Extracted data entries:
————————
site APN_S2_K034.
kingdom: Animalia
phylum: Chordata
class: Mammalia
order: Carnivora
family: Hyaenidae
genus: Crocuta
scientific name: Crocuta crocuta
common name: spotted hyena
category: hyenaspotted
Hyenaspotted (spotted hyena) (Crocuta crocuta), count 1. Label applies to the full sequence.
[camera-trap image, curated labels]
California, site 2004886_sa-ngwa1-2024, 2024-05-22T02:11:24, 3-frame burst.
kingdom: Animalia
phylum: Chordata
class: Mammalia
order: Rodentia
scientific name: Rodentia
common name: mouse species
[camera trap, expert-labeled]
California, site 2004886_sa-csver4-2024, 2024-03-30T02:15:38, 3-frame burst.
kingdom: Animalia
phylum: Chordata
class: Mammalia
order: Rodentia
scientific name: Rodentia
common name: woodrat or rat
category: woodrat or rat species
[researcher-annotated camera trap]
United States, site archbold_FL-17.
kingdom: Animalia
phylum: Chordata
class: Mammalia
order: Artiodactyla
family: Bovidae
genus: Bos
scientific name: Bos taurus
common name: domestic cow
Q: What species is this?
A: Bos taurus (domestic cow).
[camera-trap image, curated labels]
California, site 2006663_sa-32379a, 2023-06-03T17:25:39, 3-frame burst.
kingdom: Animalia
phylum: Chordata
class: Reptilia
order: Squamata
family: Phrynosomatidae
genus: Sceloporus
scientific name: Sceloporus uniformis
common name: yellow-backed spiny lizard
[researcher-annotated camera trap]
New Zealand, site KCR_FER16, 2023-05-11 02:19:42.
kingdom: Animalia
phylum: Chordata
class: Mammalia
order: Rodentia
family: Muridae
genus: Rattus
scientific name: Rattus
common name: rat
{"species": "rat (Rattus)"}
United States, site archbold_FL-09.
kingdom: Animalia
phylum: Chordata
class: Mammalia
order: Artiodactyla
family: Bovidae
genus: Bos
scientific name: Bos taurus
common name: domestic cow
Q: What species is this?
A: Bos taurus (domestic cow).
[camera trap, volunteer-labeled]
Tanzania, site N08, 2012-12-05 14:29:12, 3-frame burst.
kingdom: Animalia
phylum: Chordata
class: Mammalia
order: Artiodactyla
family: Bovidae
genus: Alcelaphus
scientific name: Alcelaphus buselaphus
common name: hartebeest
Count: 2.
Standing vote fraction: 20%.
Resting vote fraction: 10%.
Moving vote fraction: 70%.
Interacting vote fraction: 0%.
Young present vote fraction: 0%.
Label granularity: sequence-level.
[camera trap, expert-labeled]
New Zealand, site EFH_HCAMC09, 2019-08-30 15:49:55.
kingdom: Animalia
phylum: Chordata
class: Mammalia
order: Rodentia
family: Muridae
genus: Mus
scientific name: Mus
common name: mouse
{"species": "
————————
Each line of the entries holding the string "United" should be found and copied.

United States, site archbold_FL-17.
United States, site archbold_FL-09.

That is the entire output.